**Description of the task:**
Once the line containing "Random survival forests were" is found, copy that line and all remaining lines of the records exactly, including the last one, and add nothing.

════════════════

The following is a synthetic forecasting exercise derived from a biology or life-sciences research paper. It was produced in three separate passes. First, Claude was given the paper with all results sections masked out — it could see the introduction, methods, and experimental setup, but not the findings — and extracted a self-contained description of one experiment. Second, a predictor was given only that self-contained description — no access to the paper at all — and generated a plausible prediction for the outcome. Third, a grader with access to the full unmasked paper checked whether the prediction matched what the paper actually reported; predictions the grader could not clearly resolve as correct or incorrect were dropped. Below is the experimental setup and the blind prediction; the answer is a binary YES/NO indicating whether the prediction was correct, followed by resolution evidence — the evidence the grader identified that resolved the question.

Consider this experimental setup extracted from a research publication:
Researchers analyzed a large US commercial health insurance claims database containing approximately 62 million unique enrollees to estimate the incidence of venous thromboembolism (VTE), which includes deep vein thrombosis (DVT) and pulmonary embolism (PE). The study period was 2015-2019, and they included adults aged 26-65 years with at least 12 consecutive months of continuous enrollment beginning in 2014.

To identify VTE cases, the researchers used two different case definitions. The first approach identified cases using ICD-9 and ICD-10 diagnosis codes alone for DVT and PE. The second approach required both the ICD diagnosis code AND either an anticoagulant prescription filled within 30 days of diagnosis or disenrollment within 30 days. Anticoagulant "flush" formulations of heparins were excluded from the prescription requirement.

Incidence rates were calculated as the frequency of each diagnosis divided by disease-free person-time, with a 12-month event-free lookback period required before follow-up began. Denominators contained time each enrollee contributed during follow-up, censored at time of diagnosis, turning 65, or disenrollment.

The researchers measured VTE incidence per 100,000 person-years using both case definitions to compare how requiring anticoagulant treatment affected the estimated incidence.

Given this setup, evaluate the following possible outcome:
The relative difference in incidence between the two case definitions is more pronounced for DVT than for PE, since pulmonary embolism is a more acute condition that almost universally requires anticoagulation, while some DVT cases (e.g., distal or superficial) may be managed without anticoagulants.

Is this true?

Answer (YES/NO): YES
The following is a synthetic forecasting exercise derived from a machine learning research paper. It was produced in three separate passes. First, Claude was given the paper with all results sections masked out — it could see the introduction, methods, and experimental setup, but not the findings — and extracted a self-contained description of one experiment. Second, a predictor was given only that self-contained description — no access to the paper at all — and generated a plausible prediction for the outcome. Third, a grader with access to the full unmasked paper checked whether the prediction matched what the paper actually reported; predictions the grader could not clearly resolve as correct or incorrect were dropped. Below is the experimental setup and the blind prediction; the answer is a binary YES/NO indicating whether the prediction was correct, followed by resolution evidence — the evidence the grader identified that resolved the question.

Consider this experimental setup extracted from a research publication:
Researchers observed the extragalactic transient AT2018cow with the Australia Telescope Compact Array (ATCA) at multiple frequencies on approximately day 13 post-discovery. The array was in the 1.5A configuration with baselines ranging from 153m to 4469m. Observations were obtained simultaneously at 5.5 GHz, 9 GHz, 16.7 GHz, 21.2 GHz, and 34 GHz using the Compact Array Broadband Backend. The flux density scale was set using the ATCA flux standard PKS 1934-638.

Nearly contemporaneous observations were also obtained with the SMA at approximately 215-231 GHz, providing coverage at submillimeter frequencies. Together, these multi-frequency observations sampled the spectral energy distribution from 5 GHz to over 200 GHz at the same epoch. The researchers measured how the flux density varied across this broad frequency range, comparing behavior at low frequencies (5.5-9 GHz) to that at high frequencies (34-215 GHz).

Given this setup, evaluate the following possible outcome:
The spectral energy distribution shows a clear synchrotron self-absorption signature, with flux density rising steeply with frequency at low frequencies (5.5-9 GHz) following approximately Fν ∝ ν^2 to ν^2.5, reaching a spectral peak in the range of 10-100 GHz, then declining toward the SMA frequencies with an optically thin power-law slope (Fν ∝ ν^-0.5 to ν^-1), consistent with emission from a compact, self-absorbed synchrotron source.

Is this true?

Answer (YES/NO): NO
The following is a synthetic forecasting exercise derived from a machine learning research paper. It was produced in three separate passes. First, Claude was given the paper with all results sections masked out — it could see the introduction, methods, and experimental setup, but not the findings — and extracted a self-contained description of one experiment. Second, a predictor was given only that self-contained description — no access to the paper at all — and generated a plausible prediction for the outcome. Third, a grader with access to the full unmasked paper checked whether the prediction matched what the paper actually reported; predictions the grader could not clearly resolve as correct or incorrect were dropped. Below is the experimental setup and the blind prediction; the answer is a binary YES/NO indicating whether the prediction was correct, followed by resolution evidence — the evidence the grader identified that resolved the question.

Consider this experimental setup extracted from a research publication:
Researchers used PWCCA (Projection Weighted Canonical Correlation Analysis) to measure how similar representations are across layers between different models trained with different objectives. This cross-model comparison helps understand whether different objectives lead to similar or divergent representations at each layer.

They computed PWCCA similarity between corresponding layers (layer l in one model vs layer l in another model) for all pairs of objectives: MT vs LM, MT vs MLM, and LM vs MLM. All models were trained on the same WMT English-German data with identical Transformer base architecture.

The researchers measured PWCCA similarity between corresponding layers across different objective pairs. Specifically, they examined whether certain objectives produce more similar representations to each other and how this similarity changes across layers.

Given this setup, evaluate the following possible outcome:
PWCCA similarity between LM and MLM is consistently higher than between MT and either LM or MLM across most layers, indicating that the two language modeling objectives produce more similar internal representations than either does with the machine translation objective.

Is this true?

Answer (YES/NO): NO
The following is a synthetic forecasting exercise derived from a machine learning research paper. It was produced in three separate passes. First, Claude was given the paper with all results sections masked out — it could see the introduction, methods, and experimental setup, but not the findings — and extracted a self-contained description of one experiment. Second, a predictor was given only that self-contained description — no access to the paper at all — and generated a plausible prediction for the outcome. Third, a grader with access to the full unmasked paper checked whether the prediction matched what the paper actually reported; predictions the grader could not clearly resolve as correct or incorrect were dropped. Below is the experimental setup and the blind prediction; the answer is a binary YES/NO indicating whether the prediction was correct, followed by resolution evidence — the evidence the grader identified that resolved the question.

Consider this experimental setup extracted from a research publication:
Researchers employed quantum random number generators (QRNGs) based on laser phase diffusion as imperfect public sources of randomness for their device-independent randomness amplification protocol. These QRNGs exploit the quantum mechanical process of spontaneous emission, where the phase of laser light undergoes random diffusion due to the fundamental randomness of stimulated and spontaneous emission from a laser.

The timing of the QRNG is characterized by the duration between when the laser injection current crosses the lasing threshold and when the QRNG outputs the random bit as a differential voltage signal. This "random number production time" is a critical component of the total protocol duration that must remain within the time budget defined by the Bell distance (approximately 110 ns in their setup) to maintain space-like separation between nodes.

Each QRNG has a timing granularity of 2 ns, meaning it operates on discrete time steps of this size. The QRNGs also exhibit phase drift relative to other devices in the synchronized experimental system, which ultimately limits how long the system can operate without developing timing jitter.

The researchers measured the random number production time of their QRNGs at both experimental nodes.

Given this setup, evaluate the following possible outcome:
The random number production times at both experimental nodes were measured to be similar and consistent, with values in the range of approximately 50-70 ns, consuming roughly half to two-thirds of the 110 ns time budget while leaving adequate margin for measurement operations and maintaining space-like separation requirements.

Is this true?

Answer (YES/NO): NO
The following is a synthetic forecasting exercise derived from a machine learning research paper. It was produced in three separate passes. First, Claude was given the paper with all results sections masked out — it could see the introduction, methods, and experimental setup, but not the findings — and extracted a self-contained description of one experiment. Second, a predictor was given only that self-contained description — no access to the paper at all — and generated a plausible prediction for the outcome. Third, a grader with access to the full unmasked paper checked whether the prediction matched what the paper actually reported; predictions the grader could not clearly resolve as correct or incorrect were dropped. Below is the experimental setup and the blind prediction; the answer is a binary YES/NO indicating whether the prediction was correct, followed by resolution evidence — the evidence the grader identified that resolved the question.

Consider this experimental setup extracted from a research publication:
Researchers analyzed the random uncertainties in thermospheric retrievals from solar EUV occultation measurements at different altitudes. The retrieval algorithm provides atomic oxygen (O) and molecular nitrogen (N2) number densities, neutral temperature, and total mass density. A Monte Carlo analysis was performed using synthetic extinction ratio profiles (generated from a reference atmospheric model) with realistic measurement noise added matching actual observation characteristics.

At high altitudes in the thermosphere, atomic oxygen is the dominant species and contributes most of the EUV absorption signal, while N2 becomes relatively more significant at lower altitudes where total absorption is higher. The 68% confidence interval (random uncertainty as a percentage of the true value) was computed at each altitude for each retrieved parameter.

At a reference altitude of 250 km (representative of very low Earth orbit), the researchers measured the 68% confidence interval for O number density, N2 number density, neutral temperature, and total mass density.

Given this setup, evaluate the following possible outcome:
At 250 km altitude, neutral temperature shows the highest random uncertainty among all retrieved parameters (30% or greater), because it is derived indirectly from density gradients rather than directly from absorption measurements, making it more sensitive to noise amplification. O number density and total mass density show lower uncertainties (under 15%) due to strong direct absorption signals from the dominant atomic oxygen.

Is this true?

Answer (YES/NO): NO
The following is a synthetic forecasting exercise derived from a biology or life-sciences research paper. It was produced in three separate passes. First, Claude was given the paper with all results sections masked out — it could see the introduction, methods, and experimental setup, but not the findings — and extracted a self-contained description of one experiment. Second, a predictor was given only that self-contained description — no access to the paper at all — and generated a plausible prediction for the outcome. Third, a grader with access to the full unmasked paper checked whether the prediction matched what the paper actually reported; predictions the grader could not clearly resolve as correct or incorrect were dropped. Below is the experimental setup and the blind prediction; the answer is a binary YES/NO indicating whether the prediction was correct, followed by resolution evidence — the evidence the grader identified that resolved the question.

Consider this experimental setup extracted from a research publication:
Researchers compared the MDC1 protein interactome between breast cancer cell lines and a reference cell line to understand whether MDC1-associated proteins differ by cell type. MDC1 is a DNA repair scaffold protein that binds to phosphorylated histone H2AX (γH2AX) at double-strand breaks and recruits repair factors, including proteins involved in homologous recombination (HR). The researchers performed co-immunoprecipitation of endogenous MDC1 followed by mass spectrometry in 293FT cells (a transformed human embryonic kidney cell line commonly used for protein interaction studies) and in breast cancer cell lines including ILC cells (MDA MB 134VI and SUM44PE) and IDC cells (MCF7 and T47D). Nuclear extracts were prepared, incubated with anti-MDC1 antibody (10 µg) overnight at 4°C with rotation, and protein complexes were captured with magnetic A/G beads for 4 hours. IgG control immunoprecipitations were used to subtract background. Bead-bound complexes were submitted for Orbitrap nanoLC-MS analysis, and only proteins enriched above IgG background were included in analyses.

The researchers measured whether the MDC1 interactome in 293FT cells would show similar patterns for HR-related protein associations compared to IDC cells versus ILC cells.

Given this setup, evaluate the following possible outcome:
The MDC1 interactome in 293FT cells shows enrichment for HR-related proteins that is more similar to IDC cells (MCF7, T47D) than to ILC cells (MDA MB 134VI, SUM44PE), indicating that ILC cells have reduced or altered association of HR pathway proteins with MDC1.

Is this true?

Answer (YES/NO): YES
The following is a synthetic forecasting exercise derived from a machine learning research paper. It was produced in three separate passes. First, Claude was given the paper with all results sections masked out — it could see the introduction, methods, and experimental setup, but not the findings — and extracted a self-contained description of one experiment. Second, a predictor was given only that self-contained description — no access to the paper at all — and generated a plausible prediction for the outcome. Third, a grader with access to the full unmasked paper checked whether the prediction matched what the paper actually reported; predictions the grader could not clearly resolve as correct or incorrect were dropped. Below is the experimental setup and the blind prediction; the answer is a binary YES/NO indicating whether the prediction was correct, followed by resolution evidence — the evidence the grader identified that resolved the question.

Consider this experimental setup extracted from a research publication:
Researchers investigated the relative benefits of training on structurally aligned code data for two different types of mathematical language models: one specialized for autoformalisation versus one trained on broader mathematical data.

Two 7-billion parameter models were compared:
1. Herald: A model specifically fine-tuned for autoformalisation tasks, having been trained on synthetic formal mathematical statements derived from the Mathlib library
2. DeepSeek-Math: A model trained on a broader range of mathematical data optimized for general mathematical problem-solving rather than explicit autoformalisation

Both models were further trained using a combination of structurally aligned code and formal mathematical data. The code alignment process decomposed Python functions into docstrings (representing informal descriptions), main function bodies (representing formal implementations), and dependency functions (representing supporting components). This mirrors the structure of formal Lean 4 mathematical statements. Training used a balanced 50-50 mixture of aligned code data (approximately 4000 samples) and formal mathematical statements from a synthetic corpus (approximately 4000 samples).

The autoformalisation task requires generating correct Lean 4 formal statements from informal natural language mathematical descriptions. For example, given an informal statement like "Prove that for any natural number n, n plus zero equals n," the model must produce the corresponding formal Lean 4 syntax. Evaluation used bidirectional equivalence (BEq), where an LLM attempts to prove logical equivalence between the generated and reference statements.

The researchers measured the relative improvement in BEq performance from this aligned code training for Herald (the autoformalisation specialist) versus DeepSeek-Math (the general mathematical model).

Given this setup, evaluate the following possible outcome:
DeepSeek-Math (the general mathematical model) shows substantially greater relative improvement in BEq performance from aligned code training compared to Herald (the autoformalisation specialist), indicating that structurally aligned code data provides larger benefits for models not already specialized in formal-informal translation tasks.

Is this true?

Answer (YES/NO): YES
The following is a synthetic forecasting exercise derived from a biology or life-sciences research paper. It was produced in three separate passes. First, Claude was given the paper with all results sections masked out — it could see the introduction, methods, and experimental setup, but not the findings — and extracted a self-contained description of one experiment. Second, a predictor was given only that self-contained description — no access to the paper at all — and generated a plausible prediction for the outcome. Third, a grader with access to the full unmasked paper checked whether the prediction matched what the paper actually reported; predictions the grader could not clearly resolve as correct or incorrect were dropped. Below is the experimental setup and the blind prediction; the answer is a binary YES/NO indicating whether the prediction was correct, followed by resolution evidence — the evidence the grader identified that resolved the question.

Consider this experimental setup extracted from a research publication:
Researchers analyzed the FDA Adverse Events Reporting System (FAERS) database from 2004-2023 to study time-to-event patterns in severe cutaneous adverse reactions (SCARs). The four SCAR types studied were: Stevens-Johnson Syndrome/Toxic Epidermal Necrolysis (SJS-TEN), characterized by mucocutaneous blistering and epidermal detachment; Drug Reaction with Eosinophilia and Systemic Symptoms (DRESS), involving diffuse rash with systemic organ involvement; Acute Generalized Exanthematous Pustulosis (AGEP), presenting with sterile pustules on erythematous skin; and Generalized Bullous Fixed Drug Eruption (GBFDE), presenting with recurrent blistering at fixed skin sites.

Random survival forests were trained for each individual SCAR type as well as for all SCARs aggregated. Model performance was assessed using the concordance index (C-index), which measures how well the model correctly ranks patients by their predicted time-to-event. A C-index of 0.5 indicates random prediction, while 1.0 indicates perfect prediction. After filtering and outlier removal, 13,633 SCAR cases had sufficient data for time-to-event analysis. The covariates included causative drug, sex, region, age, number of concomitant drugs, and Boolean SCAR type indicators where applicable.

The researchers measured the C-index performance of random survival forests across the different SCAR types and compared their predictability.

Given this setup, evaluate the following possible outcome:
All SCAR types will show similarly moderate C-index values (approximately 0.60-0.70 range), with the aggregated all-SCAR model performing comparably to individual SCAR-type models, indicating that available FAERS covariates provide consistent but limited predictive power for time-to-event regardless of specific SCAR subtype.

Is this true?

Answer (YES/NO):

════════════════

**Result of this exercise:**
Random survival forests were trained for each individual SCAR type as well as for all SCARs aggregated. Model performance was assessed using the concordance index (C-index), which measures how well the model correctly ranks patients by their predicted time-to-event. A C-index of 0.5 indicates random prediction, while 1.0 indicates perfect prediction. After filtering and outlier removal, 13,633 SCAR cases had sufficient data for time-to-event analysis. The covariates included causative drug, sex, region, age, number of concomitant drugs, and Boolean SCAR type indicators where applicable.

The researchers measured the C-index performance of random survival forests across the different SCAR types and compared their predictability.

Given this setup, evaluate the following possible outcome:
All SCAR types will show similarly moderate C-index values (approximately 0.60-0.70 range), with the aggregated all-SCAR model performing comparably to individual SCAR-type models, indicating that available FAERS covariates provide consistent but limited predictive power for time-to-event regardless of specific SCAR subtype.

Is this true?

Answer (YES/NO):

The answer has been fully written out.